The wound is fresh. You have to allow yourself time to heal and to start anew. Allow yourself to cry; there is nothing wrong with crying. Sometimes people are wrong for us and we know it but we hold on to them because we don't want to face the pain. Go through the pain, it won't kill you, it will make you stronger. Be happy in your circumstance because at least you know, in your young age, what to look out for next time. Next time, you won't settle at all and you will leave before you become attached. Listen to this... Don't believe the hype, a relationship can be drama free. Relationships are not inherently difficult. Now you know that if you are in a relationship where there are a lot of disagreements, you let it go. You may not see it now, but you are young and you will have another chance. The years to come will be better than this one; you've got to believe that. Have faith and don't shun the pain. It won't go away until you accept it. And girl, cry if you want. Accept the hugs and expressions of sympathy that comes your way. Trust me, things will get better. And if you don't want to date right now, that's okay. This will change too.

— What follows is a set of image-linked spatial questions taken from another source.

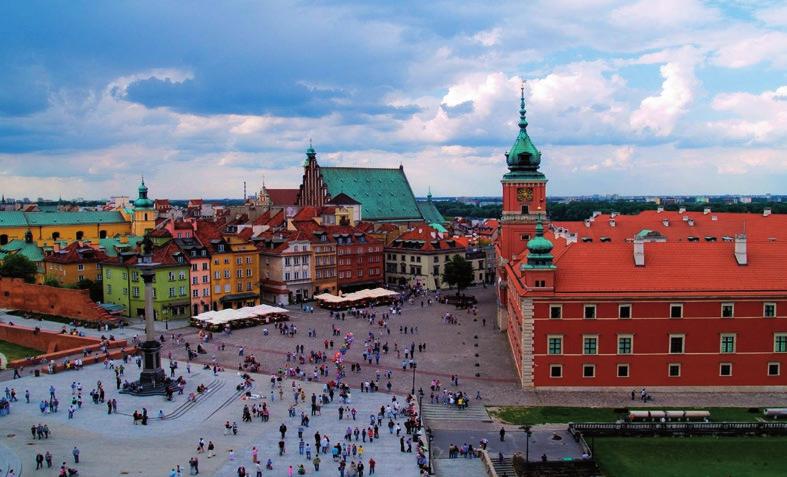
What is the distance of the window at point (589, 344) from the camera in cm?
4697

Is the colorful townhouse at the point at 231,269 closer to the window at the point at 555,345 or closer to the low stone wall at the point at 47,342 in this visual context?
the low stone wall at the point at 47,342

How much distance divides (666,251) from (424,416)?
19355 millimetres

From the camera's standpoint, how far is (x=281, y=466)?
35062 mm

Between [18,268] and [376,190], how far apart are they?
5879cm

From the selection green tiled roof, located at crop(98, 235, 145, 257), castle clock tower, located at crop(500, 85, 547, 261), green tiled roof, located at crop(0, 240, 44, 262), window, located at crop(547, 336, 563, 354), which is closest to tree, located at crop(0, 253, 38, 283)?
green tiled roof, located at crop(0, 240, 44, 262)

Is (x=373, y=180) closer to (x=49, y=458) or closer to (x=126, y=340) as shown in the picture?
(x=126, y=340)

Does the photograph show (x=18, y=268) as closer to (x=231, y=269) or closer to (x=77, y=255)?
(x=77, y=255)

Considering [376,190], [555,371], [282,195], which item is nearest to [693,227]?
[555,371]

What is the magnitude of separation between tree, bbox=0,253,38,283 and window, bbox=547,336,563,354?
2377 inches

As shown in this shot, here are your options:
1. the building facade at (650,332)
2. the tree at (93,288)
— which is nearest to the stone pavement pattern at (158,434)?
the building facade at (650,332)

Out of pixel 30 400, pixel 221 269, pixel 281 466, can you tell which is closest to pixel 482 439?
pixel 281 466

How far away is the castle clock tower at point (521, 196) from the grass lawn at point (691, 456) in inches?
1266

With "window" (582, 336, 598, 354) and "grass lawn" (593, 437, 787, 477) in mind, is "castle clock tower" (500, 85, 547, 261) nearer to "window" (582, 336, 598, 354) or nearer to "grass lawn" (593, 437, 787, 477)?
"window" (582, 336, 598, 354)

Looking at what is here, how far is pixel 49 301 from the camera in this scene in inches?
3014
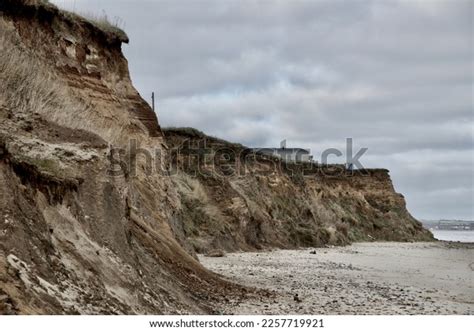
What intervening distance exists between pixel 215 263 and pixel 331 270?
3.92m

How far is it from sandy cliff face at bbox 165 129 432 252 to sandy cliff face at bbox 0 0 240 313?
34.7 feet

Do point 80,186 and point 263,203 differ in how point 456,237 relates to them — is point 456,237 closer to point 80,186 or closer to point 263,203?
point 263,203

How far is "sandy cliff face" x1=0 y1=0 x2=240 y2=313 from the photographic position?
7.02 metres

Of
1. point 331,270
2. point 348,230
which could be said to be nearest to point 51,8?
point 331,270

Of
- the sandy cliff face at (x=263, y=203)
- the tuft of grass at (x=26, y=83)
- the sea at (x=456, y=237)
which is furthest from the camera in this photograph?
the sea at (x=456, y=237)

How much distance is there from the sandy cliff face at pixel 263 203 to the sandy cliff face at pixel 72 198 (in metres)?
10.6

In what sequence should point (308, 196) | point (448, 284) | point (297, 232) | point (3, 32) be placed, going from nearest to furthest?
point (3, 32) → point (448, 284) → point (297, 232) → point (308, 196)

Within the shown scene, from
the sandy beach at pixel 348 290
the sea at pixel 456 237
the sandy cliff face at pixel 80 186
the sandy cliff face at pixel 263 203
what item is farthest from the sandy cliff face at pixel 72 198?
the sea at pixel 456 237

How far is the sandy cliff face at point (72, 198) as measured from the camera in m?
7.02

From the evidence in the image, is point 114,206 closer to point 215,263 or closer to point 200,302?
point 200,302

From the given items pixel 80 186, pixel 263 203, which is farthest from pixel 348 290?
pixel 263 203

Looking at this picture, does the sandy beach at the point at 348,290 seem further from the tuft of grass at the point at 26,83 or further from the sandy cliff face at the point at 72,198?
the tuft of grass at the point at 26,83

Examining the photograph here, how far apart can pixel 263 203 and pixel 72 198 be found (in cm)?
3052
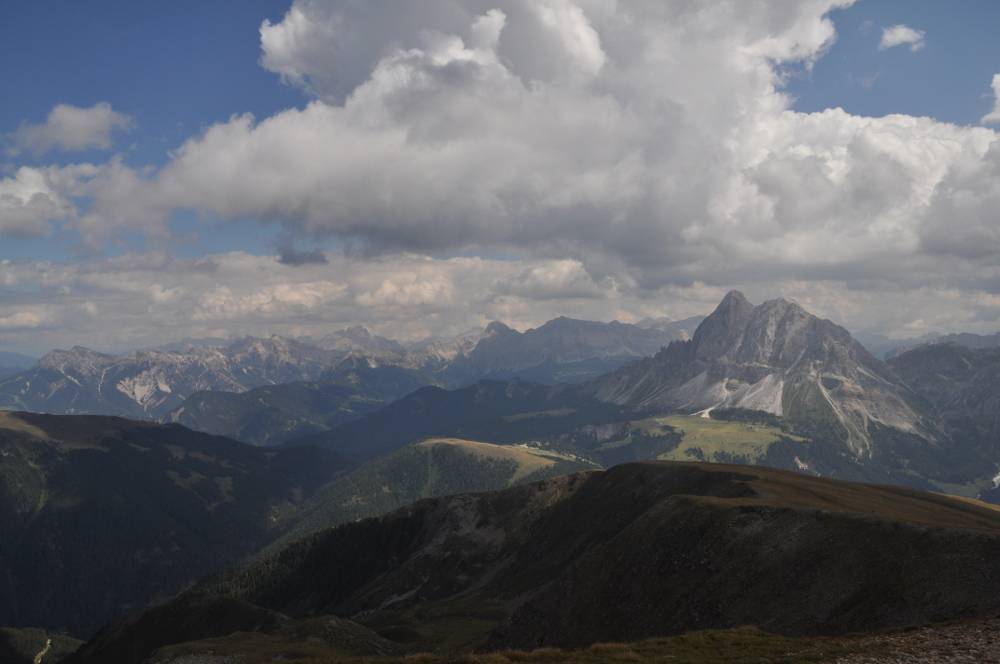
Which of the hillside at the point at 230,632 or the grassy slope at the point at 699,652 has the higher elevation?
the grassy slope at the point at 699,652

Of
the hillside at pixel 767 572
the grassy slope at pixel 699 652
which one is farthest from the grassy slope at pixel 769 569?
the grassy slope at pixel 699 652

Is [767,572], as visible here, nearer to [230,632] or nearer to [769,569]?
[769,569]

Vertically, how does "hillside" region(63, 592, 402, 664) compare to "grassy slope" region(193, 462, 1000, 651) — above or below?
below

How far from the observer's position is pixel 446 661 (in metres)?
46.5

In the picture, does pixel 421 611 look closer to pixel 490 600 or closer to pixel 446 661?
pixel 490 600

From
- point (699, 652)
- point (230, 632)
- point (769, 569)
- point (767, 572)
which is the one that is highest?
point (699, 652)

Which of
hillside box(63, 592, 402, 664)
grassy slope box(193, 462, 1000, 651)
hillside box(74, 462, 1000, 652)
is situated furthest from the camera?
hillside box(63, 592, 402, 664)

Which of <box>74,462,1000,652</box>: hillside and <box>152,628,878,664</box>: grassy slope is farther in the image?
<box>74,462,1000,652</box>: hillside

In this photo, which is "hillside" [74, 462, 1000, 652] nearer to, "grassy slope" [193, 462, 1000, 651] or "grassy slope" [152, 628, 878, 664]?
"grassy slope" [193, 462, 1000, 651]

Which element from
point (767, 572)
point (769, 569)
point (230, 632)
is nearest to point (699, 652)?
point (767, 572)

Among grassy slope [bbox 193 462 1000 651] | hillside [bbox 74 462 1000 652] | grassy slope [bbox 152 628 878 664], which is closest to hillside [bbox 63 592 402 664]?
grassy slope [bbox 193 462 1000 651]

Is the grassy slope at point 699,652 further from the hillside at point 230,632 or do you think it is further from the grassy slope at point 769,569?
the hillside at point 230,632

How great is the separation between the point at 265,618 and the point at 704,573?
429 ft

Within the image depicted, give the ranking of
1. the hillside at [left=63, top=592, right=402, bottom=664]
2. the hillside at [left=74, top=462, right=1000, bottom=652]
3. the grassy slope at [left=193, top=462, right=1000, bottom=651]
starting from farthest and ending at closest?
the hillside at [left=63, top=592, right=402, bottom=664]
the grassy slope at [left=193, top=462, right=1000, bottom=651]
the hillside at [left=74, top=462, right=1000, bottom=652]
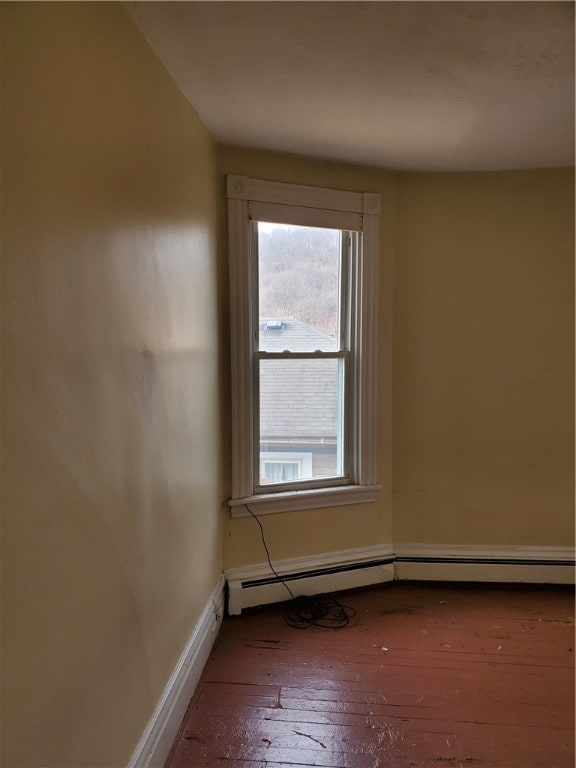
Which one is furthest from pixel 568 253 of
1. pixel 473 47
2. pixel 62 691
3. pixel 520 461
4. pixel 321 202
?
pixel 62 691

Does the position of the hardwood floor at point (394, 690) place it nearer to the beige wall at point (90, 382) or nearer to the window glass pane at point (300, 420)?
the beige wall at point (90, 382)

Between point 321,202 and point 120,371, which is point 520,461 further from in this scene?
point 120,371

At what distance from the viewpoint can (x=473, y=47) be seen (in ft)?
4.87

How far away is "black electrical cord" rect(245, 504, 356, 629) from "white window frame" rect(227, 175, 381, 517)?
223mm

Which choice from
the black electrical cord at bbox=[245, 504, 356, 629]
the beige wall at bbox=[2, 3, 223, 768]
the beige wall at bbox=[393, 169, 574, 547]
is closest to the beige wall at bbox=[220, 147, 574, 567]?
the beige wall at bbox=[393, 169, 574, 547]

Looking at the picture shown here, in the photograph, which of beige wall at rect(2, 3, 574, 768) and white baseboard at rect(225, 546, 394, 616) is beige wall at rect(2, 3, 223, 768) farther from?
white baseboard at rect(225, 546, 394, 616)

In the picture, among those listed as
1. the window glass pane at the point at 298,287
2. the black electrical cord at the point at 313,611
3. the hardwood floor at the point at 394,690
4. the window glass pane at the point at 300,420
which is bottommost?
the hardwood floor at the point at 394,690

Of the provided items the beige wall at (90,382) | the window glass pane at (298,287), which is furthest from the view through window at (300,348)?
the beige wall at (90,382)

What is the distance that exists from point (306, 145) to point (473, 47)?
95 cm

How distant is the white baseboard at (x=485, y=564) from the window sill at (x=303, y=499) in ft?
1.37

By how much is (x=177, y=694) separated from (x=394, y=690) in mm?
856

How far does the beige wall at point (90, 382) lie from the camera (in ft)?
2.87

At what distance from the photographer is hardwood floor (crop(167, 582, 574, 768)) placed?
165cm

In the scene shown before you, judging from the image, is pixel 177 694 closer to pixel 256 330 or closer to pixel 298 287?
pixel 256 330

I feel for you. I am in the same boat after a divorce from a 17 year relationship. I married when I was 23 and she was 20. On top of everything we have two young kids. I am lost as well. It doesn't seem like it will get better anytime soon. I know it will eventually, but I just don't know how long it will take. She is already seeing someone and it has only been four months since it was final. I feel so betrayed, angry, hurt, and confused. These emotions all pop up whenever they like and take turns tormenting me. I wish I could give you an answer but I need one myself. I just wanted you to know that there are others out there in the same boat. Good luck.
We all have our first loves who we think we can't live without, but in the end it's yourself you have to live with. Why are you allowing him to have that kind of power over you? Time, in truth does heal all things, and you will get over this. You are a STRONG woman even if you don't feel like it right now. Wipe your nose, pick your head up and say to yourself that everything will be okay. You'll bounce back, and you are never alone, there's me who's listened trying to help, I've been in your shoes and I thought I couldn't live without my man and you know there for awhile I didn't but I realized I'm important enough to me not to let him ruin my life, takes time yes, but you are worth it.